And the someone replied: "Faith, what the Serpent in the Wilderness couldn't cure."

"You think he'll play with her?"

"I think he'll do it without wishin' or willin', maybe. It'll be a case of kiss and ride away."

There was silence. Soon Pierre pointed down again. She stood upon a green mound with a cool hedge of rock behind her, her feet on the margin of solid sunlight, her forehead bared. Her hair sprinkled round her as she gently threw back her head. Her face was full on Hilton. She was telling him something. Her gestures were rhythmical, and admirably balanced. Because they were continuous or only regularly broken, it was clear she was telling him a story. Hilton gravely, delightedly, nodded response now and then, or raised his eyebrows in fascinated surprise. Pierre, watching, was only aware of vague impressions--not any distinct outline of the tale. At last he guessed it as a perfect pastoral-birds, reaping, deer, winds, sundials, cattle, shepherds, hunting. To Hilton it was a new revelation. She was telling him things she had thought, she was recalling her life.

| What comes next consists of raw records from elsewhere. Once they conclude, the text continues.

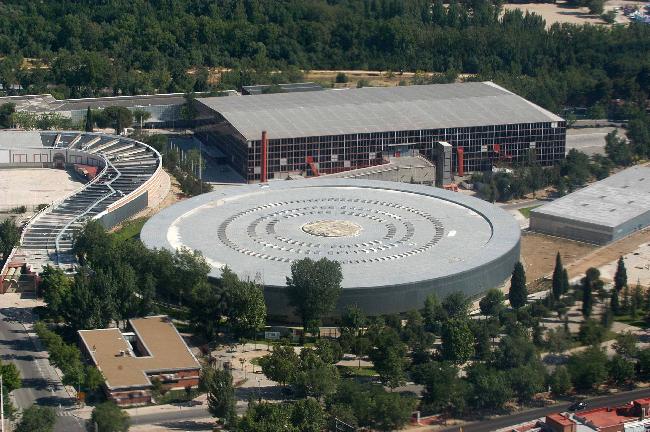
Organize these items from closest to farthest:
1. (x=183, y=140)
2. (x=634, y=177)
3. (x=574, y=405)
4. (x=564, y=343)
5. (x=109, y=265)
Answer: (x=574, y=405) → (x=564, y=343) → (x=109, y=265) → (x=634, y=177) → (x=183, y=140)

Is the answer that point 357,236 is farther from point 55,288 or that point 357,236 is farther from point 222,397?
point 222,397

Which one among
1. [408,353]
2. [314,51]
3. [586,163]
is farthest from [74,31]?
[408,353]

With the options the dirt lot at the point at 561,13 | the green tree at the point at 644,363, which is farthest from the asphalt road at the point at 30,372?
the dirt lot at the point at 561,13

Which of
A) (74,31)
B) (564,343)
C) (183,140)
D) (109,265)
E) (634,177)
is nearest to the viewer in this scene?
(564,343)

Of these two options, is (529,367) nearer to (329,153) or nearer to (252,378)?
(252,378)

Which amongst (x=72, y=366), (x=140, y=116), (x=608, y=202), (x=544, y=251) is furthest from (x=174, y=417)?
(x=140, y=116)

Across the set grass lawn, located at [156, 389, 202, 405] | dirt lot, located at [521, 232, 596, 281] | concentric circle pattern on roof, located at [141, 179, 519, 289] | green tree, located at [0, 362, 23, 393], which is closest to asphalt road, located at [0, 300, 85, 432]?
green tree, located at [0, 362, 23, 393]

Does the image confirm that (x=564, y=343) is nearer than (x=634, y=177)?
Yes
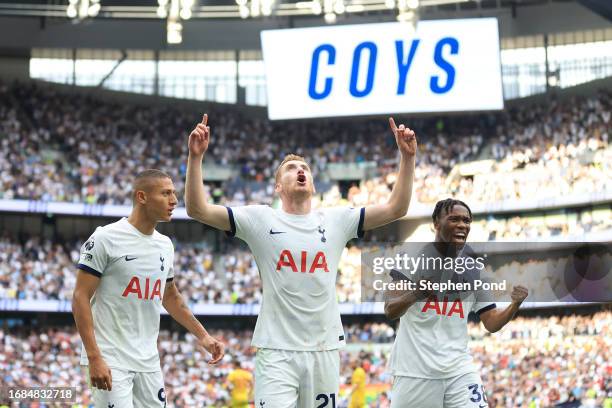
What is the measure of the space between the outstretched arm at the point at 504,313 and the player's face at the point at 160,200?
7.83 ft

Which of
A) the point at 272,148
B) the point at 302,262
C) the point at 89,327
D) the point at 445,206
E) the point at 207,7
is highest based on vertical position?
the point at 207,7

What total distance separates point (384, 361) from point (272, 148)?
12.6 m

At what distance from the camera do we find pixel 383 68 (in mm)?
34062

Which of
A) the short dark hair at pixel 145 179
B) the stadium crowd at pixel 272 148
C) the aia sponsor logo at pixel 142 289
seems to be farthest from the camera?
the stadium crowd at pixel 272 148

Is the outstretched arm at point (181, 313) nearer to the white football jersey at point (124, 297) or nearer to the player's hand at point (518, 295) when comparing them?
the white football jersey at point (124, 297)

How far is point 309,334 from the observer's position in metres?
6.18

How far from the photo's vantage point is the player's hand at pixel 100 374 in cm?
620

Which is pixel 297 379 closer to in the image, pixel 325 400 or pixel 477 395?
pixel 325 400

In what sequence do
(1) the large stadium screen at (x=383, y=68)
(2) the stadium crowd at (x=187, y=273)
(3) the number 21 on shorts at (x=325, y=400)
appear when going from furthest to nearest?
1. (2) the stadium crowd at (x=187, y=273)
2. (1) the large stadium screen at (x=383, y=68)
3. (3) the number 21 on shorts at (x=325, y=400)

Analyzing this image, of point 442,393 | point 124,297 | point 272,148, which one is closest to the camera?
point 124,297

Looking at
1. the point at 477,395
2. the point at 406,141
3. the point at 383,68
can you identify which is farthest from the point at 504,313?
the point at 383,68

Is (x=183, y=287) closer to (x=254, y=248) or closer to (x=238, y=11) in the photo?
(x=238, y=11)

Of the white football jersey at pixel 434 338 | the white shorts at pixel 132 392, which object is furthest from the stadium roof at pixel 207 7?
the white shorts at pixel 132 392

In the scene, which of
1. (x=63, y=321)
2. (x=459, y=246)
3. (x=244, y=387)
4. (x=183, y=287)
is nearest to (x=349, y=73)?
(x=183, y=287)
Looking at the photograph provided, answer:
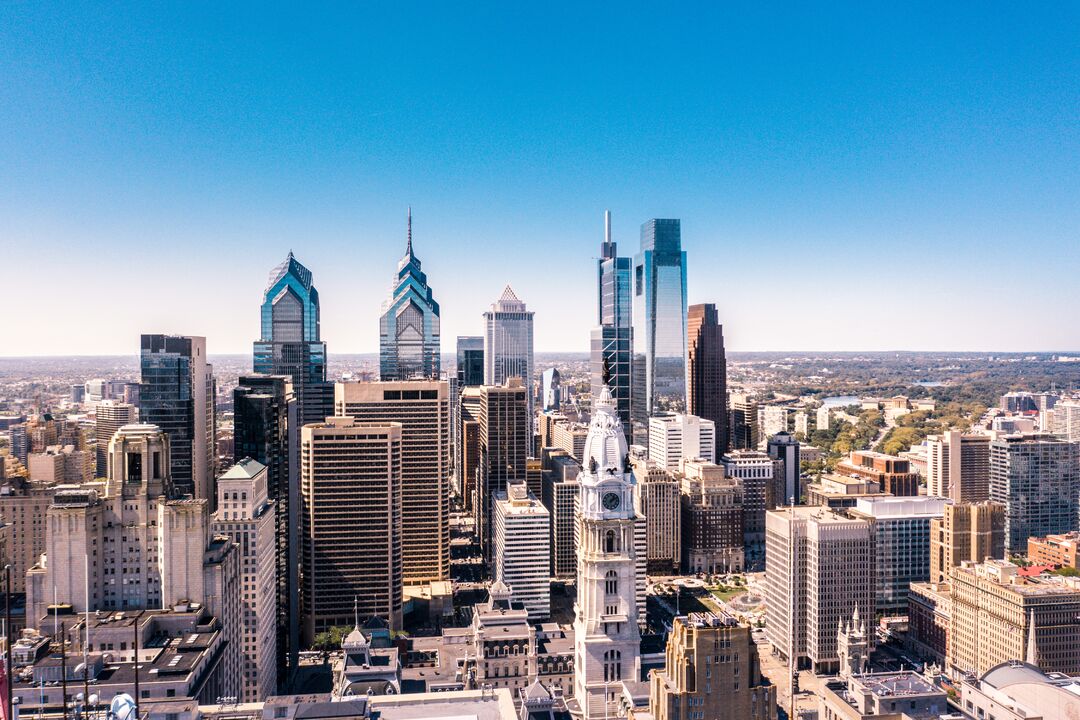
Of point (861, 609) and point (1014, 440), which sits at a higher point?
point (1014, 440)

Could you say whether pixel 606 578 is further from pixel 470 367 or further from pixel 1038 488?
pixel 470 367

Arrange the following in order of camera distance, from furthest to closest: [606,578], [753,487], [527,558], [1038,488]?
1. [753,487]
2. [1038,488]
3. [527,558]
4. [606,578]

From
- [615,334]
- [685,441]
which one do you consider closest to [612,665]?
[685,441]

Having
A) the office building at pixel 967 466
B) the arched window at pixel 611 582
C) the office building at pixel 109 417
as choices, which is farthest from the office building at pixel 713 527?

Towards the last, she said in gesture: "You can forget the winter, but not the spring. You like to remember the spring. It is the beginning. When the daisy first peeps, when the tall young deer first stands upon its feet, when the first egg is seen in the oriole's nest, when the sap first sweats from the tree, when you first look into the eye of your friend--these you want to remember. . . ."

She paused upon this gesture--a light touch upon the forehead, then the hands stretched out, palms upward, with coaxing fingers. She seemed lost in it. Her eyes rippled, her lips pressed slightly, a delicate wine crept through her cheek, and tenderness wimpled all. Her soft breast rose modestly to the cool texture of her dress. Hilton felt his blood bound joyfully; he had the wish of instant possession. But yet he could not stir, she held him so; for a change immediately passed upon her. She glided slowly from that almost statue-like repose into another gesture. Her eyes drew up from his, and looked away to plumbless distance, all glowing and childlike, and the new ciphers slowly said:

"But the spring dies away. We can only see a thing born once. And it may be ours, yet not ours. I have sighted the perfect Sharon-flower, far up on Guidon, yet it was not mine; it was too distant; I could not reach it. I have seen the silver bullfinch floating along the canon. I called to it, and it came singing; and it was mine, yet I could not hear its song, and I let it go; it could not be happy so with me. . . . I stand at the gate of a great city, and see all, and feel the great shuttles of sounds, the roar and clack of wheels, the horses' hoofs striking the ground, the hammer of bells; all: and yet it is not mine; it is far, far away from me. It is one world, mine is another; and sometimes it is lonely, and the best things are not for me. But I have seen them, and it is pleasant to remember, and nothing can take from us the hour when things were born, when we saw the spring--nothing--never!"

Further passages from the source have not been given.